▶ _What you will do_
The response must restate all of the data word for word.

▶ _Data for the task_
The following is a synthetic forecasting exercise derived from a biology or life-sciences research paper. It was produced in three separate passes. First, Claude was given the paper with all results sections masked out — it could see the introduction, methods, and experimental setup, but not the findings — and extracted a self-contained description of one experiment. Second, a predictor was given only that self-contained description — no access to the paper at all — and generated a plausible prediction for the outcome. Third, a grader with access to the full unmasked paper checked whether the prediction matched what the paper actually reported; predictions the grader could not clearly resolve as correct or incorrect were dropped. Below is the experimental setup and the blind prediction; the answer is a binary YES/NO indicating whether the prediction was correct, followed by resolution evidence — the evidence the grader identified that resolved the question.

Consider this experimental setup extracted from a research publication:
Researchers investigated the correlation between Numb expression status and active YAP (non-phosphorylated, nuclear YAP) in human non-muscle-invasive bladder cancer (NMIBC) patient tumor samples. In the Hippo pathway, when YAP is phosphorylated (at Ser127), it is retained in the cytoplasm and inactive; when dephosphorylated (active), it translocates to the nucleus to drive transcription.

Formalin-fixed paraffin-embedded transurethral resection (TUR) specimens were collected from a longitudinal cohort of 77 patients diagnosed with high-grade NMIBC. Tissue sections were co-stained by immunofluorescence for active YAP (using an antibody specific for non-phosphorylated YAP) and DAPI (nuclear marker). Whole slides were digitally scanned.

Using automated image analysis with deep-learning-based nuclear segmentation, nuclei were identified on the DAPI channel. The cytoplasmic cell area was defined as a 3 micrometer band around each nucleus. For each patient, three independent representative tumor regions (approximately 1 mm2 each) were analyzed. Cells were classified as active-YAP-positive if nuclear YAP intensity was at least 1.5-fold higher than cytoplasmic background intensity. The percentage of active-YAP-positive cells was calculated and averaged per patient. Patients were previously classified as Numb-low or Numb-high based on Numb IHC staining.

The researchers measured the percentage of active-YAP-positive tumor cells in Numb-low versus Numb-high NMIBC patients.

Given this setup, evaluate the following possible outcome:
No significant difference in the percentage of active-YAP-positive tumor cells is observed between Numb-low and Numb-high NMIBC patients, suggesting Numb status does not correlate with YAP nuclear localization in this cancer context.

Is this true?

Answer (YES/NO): NO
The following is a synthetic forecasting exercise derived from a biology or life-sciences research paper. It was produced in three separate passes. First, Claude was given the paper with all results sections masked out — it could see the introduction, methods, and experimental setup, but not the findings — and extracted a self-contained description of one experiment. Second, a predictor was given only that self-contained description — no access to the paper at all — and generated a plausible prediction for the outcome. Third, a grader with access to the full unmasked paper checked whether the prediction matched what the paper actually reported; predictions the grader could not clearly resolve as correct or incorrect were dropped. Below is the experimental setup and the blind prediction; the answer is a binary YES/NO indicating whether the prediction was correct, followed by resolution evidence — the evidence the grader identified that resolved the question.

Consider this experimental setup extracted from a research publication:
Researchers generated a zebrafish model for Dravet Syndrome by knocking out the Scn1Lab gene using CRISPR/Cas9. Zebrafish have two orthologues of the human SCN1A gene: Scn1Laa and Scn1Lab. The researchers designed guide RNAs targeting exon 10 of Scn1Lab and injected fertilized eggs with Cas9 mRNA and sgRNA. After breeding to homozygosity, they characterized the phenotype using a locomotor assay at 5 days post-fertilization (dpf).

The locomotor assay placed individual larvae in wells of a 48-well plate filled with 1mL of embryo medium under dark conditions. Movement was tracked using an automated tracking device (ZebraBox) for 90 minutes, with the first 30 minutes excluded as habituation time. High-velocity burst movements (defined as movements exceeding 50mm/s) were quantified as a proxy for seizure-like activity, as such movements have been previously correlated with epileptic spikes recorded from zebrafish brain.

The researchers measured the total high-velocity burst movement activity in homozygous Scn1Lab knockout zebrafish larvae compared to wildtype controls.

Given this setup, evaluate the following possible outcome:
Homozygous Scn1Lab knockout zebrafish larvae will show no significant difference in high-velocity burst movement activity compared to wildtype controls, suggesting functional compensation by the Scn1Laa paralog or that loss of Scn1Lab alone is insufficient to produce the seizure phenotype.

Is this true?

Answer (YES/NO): NO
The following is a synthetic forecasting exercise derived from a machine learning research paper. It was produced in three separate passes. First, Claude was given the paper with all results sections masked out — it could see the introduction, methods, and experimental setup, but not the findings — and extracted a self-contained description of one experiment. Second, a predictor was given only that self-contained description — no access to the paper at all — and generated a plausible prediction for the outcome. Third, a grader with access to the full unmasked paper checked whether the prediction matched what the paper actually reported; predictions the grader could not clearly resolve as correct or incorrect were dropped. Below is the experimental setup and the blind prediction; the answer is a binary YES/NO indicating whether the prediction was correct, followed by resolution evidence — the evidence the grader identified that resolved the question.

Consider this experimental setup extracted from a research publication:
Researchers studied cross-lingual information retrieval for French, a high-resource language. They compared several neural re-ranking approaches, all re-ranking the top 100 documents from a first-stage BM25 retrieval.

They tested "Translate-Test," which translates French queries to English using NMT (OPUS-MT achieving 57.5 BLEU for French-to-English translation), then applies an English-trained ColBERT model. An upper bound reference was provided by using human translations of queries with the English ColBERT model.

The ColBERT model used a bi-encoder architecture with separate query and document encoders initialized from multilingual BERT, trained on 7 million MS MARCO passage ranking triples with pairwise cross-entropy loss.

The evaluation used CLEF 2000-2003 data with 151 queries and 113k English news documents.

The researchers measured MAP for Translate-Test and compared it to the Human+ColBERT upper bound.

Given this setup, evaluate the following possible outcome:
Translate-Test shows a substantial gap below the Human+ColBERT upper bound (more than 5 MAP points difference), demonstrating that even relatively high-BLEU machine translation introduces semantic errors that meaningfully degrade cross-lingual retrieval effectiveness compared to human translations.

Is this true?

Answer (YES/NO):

▶ _Exercise result_
The following is a synthetic forecasting exercise derived from a biology or life-sciences research paper. It was produced in three separate passes. First, Claude was given the paper with all results sections masked out — it could see the introduction, methods, and experimental setup, but not the findings — and extracted a self-contained description of one experiment. Second, a predictor was given only that self-contained description — no access to the paper at all — and generated a plausible prediction for the outcome. Third, a grader with access to the full unmasked paper checked whether the prediction matched what the paper actually reported; predictions the grader could not clearly resolve as correct or incorrect were dropped. Below is the experimental setup and the blind prediction; the answer is a binary YES/NO indicating whether the prediction was correct, followed by resolution evidence — the evidence the grader identified that resolved the question.

Consider this experimental setup extracted from a research publication:
Researchers investigated the correlation between Numb expression status and active YAP (non-phosphorylated, nuclear YAP) in human non-muscle-invasive bladder cancer (NMIBC) patient tumor samples. In the Hippo pathway, when YAP is phosphorylated (at Ser127), it is retained in the cytoplasm and inactive; when dephosphorylated (active), it translocates to the nucleus to drive transcription.

Formalin-fixed paraffin-embedded transurethral resection (TUR) specimens were collected from a longitudinal cohort of 77 patients diagnosed with high-grade NMIBC. Tissue sections were co-stained by immunofluorescence for active YAP (using an antibody specific for non-phosphorylated YAP) and DAPI (nuclear marker). Whole slides were digitally scanned.

Using automated image analysis with deep-learning-based nuclear segmentation, nuclei were identified on the DAPI channel. The cytoplasmic cell area was defined as a 3 micrometer band around each nucleus. For each patient, three independent representative tumor regions (approximately 1 mm2 each) were analyzed. Cells were classified as active-YAP-positive if nuclear YAP intensity was at least 1.5-fold higher than cytoplasmic background intensity. The percentage of active-YAP-positive cells was calculated and averaged per patient. Patients were previously classified as Numb-low or Numb-high based on Numb IHC staining.

The researchers measured the percentage of active-YAP-positive tumor cells in Numb-low versus Numb-high NMIBC patients.

Given this setup, evaluate the following possible outcome:
No significant difference in the percentage of active-YAP-positive tumor cells is observed between Numb-low and Numb-high NMIBC patients, suggesting Numb status does not correlate with YAP nuclear localization in this cancer context.

Is this true?

Answer (YES/NO): NO
The following is a synthetic forecasting exercise derived from a biology or life-sciences research paper. It was produced in three separate passes. First, Claude was given the paper with all results sections masked out — it could see the introduction, methods, and experimental setup, but not the findings — and extracted a self-contained description of one experiment. Second, a predictor was given only that self-contained description — no access to the paper at all — and generated a plausible prediction for the outcome. Third, a grader with access to the full unmasked paper checked whether the prediction matched what the paper actually reported; predictions the grader could not clearly resolve as correct or incorrect were dropped. Below is the experimental setup and the blind prediction; the answer is a binary YES/NO indicating whether the prediction was correct, followed by resolution evidence — the evidence the grader identified that resolved the question.

Consider this experimental setup extracted from a research publication:
Researchers generated a zebrafish model for Dravet Syndrome by knocking out the Scn1Lab gene using CRISPR/Cas9. Zebrafish have two orthologues of the human SCN1A gene: Scn1Laa and Scn1Lab. The researchers designed guide RNAs targeting exon 10 of Scn1Lab and injected fertilized eggs with Cas9 mRNA and sgRNA. After breeding to homozygosity, they characterized the phenotype using a locomotor assay at 5 days post-fertilization (dpf).

The locomotor assay placed individual larvae in wells of a 48-well plate filled with 1mL of embryo medium under dark conditions. Movement was tracked using an automated tracking device (ZebraBox) for 90 minutes, with the first 30 minutes excluded as habituation time. High-velocity burst movements (defined as movements exceeding 50mm/s) were quantified as a proxy for seizure-like activity, as such movements have been previously correlated with epileptic spikes recorded from zebrafish brain.

The researchers measured the total high-velocity burst movement activity in homozygous Scn1Lab knockout zebrafish larvae compared to wildtype controls.

Given this setup, evaluate the following possible outcome:
Homozygous Scn1Lab knockout zebrafish larvae will show no significant difference in high-velocity burst movement activity compared to wildtype controls, suggesting functional compensation by the Scn1Laa paralog or that loss of Scn1Lab alone is insufficient to produce the seizure phenotype.

Is this true?

Answer (YES/NO): NO
The following is a synthetic forecasting exercise derived from a machine learning research paper. It was produced in three separate passes. First, Claude was given the paper with all results sections masked out — it could see the introduction, methods, and experimental setup, but not the findings — and extracted a self-contained description of one experiment. Second, a predictor was given only that self-contained description — no access to the paper at all — and generated a plausible prediction for the outcome. Third, a grader with access to the full unmasked paper checked whether the prediction matched what the paper actually reported; predictions the grader could not clearly resolve as correct or incorrect were dropped. Below is the experimental setup and the blind prediction; the answer is a binary YES/NO indicating whether the prediction was correct, followed by resolution evidence — the evidence the grader identified that resolved the question.

Consider this experimental setup extracted from a research publication:
Researchers studied cross-lingual information retrieval for French, a high-resource language. They compared several neural re-ranking approaches, all re-ranking the top 100 documents from a first-stage BM25 retrieval.

They tested "Translate-Test," which translates French queries to English using NMT (OPUS-MT achieving 57.5 BLEU for French-to-English translation), then applies an English-trained ColBERT model. An upper bound reference was provided by using human translations of queries with the English ColBERT model.

The ColBERT model used a bi-encoder architecture with separate query and document encoders initialized from multilingual BERT, trained on 7 million MS MARCO passage ranking triples with pairwise cross-entropy loss.

The evaluation used CLEF 2000-2003 data with 151 queries and 113k English news documents.

The researchers measured MAP for Translate-Test and compared it to the Human+ColBERT upper bound.

Given this setup, evaluate the following possible outcome:
Translate-Test shows a substantial gap below the Human+ColBERT upper bound (more than 5 MAP points difference), demonstrating that even relatively high-BLEU machine translation introduces semantic errors that meaningfully degrade cross-lingual retrieval effectiveness compared to human translations.

Is this true?

Answer (YES/NO):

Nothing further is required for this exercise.